Texture Atlasing with hand drawn textures

Discussion in 'General Graphics' started by BravePenguin1, Apr 22, 2021.

  1. BravePenguin1

    BravePenguin1

    Joined:
    Jan 10, 2016
    Posts:
    11
    Hi there,

    I've started a project, aimed at the oculus platform, and I've been looking at ways to optimize performance, due to the mobile hardware. I've seen a lot of stuff around texture atlases, however they usually involve just unwrapping onto a pre made texture of some kind. I plan to hand draw my textures (after unwrapping), rather than just using the generic, square texture images.

    Does anyone have any advise around a decent workflow for this. I've thought of creating all of the relevant models first, then unwrapping them all onto the same blank texture image (which I would then paint after), however this makes it harder to add new models to it afterwards.

    Is this just a drawback of using the hand painted textures, or is there a good workaround?

    Also, am I right in thinking that anything using the same shader/material etc, will be automatically batched in some way?

    Thanks in advance for any advice.
     
  2. bgolus

    bgolus

    Joined:
    Dec 7, 2012
    Posts:
    12,352
    The short version is unwrap each object to a square / rectangular UV area like you normally would, but then scale that down into a smaller part of the total atlas. And no, it's not easier if you aren't using hand painted textures. In some ways it's even harder since you can't easily use repeating textures across surfaces when using a texture atlas. You have to slice up the geometry to emulate repeating textures.

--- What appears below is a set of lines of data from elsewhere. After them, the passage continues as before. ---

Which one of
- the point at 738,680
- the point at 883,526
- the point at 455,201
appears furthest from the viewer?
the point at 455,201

    Focus on objects you know won't be moving, as atlasing is most useful for static environment meshes vs anything dynamic. Try to atlas based on which objects are likely to be used together, like all objects within one area of a level in one or two atlases, all objects that are likely to be reused into another, etc. Technically you could say atlasing textures for characters is useful as well, but in that case it's more about making sure skinned meshes use a single material per sub mesh as they can't be batched anyway.

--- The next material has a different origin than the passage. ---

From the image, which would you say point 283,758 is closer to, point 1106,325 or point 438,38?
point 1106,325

    There are also tools out there to help atlas them after the fact. So you can put them all into the game without atlasing them, then use the tool to combine the textures and adjust the textures.

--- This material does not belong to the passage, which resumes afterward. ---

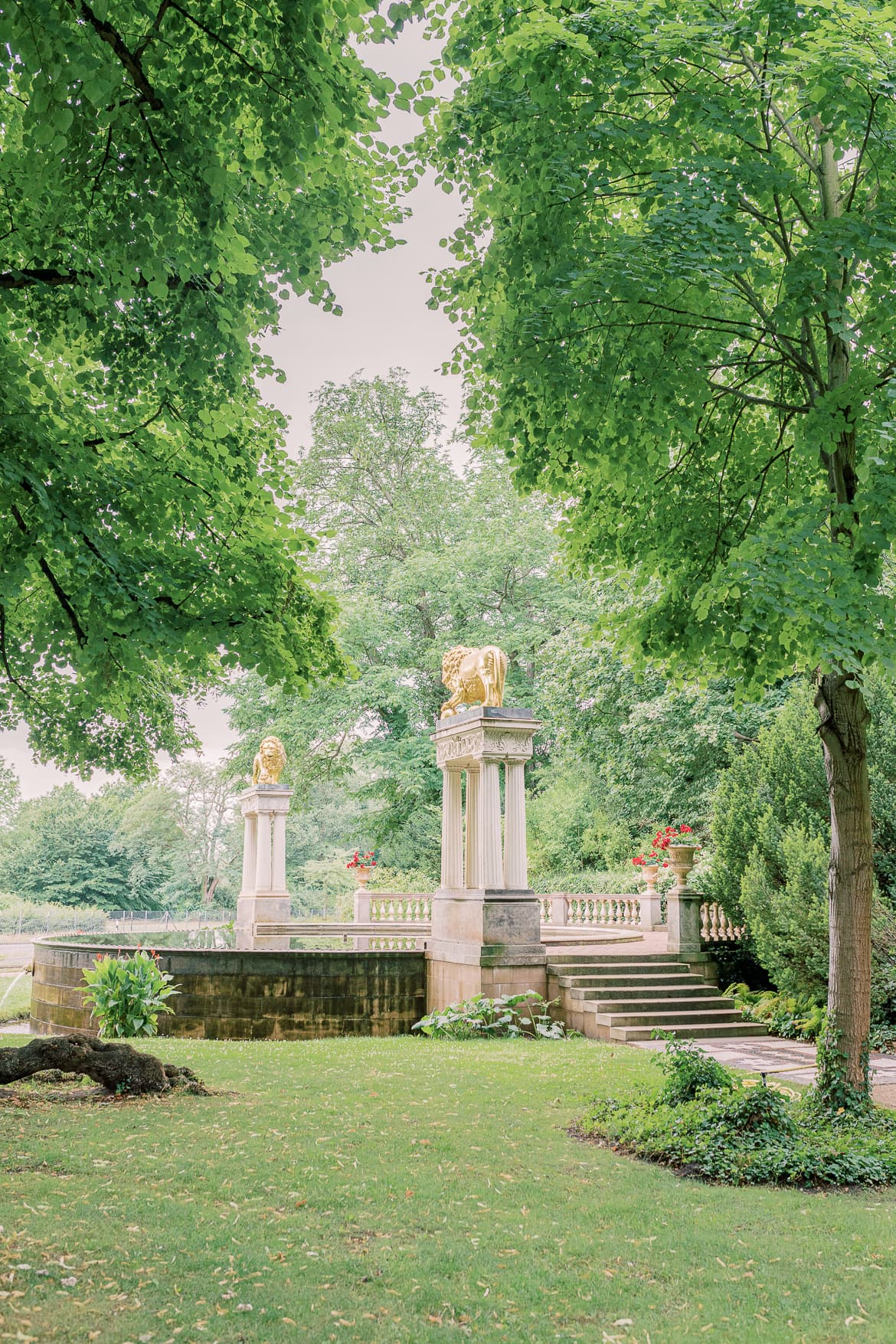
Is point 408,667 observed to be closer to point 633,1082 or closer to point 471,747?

    Anything marked static can be, if it's using the same material. Dynamic meshes with less than 300 vertices or 900 attributes (position, normal, UVs, etc) total can be batched if you have dynamic batching turned on, but only if they're mesh renderer components, not skinned.
     
  3. BravePenguin1

    BravePenguin1

    Joined:
    Jan 10, 2016
    Posts:
    11
    You know what? Now you've explained it like that, I can't believe how much my head over complicated it In terms of total atlas size for mobile platforms, is 512x512 a safe bet? Or could I afford to go higher? Obviously less textures would mean less draws, but I'm not certain if the cost vs higher quality images.

    Thanks for the info BTW
     
  4. bgolus

    bgolus

    Joined:
    Dec 7, 2012
    Posts:
    12,352
    We used multiple 2048x2048 atlases for Falcon Age.
     
  5. BravePenguin1

    BravePenguin1

    Joined:
    Jan 10, 2016
    Posts:
    11
    Oh wow! Much Bigger than I thought.
    Thankyou so much for the help (and falcon age is awesome BTW).